Text provided ▸
=== Begin Enclosure ===
Preview of Pageflakes "Flurry" Release

Personalized home page startup Pageflakes is under new management. The Benchmark-funded startup opened an office in Silicon Valley and brought on Dan Cohen, who previously led the teams working on Google IG and then My Yahoo, as CEO.

He’s made some noticeable changes already. Last month they quietly launched a video widget that pulls videos from major video sharing sites based on a keyword. I actually passed on covering it, but have since become hooked on the module and it’s become a sort of personal tv channel on my start page. This morning they will launch a new set of features designed to make creating a new home page as easy as possible.

There are two features think are worth noting in the release – personalization and a number of very cool RSS/widget features.
=== End Enclosure ===
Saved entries
=== Begin Enclosure ===
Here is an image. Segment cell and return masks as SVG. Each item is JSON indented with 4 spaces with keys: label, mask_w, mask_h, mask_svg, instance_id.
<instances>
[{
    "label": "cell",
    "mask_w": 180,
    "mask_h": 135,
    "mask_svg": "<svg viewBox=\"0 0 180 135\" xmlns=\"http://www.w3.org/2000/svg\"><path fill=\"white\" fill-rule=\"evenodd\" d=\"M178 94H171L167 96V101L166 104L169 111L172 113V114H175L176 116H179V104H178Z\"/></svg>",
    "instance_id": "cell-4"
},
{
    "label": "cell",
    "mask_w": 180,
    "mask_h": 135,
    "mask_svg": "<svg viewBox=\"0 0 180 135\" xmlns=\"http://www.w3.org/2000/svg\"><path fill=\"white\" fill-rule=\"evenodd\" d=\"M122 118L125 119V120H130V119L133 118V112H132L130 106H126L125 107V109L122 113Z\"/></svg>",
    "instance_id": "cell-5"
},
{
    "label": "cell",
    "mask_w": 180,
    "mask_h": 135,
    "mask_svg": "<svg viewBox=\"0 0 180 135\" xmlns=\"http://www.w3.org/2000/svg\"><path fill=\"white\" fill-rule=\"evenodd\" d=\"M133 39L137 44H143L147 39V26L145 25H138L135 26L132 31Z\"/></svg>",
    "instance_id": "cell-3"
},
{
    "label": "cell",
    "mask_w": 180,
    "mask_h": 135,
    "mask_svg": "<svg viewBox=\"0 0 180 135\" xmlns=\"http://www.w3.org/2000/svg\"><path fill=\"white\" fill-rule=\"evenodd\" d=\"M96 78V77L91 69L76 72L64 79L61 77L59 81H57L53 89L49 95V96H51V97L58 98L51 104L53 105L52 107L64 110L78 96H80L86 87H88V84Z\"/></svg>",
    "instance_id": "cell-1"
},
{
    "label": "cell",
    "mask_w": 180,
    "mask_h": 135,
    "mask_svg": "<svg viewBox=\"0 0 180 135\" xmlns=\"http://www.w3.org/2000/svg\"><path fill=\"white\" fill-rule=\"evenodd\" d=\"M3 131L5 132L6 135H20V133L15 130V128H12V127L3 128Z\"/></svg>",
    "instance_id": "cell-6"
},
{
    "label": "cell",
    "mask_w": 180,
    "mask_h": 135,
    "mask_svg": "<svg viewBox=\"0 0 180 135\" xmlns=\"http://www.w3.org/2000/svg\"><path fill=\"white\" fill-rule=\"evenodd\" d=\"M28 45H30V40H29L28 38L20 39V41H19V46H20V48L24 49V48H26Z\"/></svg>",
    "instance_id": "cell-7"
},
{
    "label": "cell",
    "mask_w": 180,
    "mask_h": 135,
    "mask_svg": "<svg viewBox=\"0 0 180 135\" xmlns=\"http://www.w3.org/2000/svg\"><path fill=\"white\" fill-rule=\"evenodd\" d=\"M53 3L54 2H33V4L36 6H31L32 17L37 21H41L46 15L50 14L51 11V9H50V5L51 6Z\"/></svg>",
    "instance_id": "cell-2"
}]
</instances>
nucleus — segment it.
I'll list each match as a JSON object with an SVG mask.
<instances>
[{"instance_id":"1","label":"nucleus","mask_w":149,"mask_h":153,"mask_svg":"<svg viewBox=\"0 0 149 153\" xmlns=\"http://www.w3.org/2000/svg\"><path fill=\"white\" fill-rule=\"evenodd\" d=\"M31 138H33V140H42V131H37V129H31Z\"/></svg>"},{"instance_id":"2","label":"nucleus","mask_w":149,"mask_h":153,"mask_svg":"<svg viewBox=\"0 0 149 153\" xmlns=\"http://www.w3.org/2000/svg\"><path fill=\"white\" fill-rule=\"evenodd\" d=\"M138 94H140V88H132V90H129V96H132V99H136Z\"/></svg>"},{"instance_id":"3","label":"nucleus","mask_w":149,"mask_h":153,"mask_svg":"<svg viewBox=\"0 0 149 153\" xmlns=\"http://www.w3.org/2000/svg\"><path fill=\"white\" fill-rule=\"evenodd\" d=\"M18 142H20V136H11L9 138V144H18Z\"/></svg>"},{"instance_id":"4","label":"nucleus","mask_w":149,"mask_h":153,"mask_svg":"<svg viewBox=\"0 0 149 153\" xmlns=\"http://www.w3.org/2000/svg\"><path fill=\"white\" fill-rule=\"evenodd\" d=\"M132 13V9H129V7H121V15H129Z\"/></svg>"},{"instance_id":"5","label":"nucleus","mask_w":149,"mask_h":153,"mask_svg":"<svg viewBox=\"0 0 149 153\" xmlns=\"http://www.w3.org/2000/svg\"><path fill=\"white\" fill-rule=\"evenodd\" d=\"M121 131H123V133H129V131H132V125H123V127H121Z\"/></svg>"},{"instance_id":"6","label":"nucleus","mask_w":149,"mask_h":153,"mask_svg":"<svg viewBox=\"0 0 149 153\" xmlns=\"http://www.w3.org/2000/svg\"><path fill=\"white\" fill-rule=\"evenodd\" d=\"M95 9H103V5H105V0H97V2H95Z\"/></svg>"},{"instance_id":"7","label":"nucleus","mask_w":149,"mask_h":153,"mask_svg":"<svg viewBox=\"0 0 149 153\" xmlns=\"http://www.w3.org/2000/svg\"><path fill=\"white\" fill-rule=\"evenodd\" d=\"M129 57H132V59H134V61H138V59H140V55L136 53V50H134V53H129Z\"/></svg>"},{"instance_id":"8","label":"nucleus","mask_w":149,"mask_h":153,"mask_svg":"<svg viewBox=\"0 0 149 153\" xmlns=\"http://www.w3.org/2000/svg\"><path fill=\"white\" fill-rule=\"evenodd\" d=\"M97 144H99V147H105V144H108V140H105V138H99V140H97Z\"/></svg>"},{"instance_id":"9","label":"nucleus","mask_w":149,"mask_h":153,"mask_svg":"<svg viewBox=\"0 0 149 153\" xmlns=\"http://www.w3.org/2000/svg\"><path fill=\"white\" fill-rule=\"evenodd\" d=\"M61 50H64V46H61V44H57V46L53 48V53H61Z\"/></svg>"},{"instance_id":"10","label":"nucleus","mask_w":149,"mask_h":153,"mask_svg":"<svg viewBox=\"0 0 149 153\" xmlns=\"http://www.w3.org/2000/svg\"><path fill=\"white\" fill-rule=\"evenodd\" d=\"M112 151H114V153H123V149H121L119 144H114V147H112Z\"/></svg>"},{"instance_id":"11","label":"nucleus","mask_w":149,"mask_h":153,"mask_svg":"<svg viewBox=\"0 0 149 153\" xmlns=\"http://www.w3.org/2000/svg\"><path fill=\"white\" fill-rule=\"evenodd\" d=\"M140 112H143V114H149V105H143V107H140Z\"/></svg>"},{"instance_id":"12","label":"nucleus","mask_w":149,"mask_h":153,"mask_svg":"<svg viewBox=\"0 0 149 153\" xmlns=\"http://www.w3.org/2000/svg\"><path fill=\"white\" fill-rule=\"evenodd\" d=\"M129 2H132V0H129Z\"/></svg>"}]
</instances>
=== End Enclosure ===
Work instruction ▸
Answer these questions from the Pageflakes preview:
(a) Who did Pageflakes bring on as CEO?
(b) Where did the startup open an office?
(c) Based on what does last month's video widget pull videos from major video sharing sites?

Task output ▸
(a) Dan Cohen
(b) Silicon Valley
(c) A keyword